Cervical phase-contrast cine-MRI horizontal axial scanning of oscillating waveform of cerebrospinal fluid in every phase in ventral, right and left post-lateral subarachnoid space at C2-3 levels.

The 1, 2, and 3 in the right figure represent flow velocity curves of cerebrospinal fluid corresponding to region of interests (ROIs) 1, 2 and 3 in the left figure.

(A) 1: Ventral; 2: right post-lateral; 3: left post-lateral.

(B) X-ray: 30 phases in one cardiac cycle; Y-axis: real-time flow velocity of cerebrospinal fluid.

Statistical analysis

Data were analyzed using SAS V8 software (SAS Institute Inc., Cary, NC, USA). Measurement data were expressed as mean ± SD. A rank sum test was used because the flow velocity values followed a non-normal distribution.

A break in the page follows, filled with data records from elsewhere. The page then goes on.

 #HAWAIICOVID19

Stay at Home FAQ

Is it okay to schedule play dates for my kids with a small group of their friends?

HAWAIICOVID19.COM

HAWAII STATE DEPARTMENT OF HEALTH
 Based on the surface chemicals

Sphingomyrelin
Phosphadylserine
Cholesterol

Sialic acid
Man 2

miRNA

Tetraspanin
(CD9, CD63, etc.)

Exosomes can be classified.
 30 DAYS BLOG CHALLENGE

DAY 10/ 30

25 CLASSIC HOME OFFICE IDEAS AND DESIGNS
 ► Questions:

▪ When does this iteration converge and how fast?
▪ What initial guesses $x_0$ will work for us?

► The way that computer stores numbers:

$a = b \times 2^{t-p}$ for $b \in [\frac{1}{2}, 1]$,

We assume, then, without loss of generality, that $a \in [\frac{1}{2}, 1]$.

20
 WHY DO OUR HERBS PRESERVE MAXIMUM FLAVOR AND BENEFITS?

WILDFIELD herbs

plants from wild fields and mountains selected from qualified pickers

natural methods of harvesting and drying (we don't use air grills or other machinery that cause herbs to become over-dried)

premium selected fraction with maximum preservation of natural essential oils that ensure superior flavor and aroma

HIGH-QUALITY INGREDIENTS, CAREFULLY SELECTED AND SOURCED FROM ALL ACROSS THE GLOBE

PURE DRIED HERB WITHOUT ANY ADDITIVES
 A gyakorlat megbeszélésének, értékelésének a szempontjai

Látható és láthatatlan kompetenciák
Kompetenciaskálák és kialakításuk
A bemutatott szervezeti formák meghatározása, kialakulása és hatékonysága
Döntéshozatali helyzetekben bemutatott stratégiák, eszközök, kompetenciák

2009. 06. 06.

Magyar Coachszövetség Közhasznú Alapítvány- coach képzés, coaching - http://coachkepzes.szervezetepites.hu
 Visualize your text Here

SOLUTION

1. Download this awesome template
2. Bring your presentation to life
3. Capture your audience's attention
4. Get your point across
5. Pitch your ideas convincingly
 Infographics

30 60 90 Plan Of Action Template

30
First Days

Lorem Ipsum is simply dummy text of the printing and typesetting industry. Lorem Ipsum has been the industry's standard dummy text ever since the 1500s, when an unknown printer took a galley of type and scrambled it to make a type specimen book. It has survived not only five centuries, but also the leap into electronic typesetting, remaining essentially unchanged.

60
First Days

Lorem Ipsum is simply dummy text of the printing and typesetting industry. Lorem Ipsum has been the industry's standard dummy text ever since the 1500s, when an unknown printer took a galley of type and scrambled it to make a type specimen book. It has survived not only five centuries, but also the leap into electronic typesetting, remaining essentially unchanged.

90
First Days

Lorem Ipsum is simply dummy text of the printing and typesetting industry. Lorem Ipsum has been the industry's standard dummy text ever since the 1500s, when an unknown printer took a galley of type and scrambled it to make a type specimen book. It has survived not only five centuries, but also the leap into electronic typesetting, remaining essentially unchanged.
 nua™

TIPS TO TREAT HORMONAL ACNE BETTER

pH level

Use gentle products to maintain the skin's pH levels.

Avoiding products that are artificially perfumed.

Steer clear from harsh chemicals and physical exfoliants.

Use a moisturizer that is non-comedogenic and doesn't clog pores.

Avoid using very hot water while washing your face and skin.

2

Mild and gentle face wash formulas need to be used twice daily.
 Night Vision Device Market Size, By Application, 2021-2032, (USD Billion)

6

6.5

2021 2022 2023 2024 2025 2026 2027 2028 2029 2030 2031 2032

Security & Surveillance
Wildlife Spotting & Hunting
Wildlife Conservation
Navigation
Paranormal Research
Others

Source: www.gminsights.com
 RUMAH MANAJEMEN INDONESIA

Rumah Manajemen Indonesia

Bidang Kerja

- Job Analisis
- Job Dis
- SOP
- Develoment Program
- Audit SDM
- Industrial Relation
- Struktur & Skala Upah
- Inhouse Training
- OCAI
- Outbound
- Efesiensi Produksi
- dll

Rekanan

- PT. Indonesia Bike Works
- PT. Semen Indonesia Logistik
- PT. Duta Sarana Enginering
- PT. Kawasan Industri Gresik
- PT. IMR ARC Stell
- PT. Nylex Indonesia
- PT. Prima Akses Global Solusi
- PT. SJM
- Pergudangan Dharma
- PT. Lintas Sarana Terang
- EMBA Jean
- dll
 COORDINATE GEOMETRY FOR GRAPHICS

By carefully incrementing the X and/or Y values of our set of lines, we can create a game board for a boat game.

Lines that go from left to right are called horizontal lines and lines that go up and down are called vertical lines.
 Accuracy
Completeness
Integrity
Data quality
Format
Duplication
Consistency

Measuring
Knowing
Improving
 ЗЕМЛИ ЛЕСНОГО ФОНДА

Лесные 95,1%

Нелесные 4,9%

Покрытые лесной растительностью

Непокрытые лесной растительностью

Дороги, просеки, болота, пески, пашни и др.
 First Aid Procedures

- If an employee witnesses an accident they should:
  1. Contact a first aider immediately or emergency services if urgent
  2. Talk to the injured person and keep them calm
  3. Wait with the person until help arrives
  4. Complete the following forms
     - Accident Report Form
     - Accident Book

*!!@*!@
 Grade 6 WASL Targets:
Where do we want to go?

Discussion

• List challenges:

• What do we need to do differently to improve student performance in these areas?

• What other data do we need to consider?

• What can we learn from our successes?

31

The multiple-sample Kruskal-Wallis test was used to compare peak flow velocity and peak flow rate in the systolic and diastolic phases, ventral, right post-lateral and left post-lateral peak flow velocity and peak flow rate at C2-3 levels among different age groups. A value of P < 0.05 was considered statistically significant. Mann-Whitney U test was used to compare peak flow velocity and peak flow rate in the systolic and diastolic phases, ventral, right post-lateral and left post-lateral peak flow velocity and peak flow rate between each pair of two groups. A value of P < 0.05 was considered statistically significant.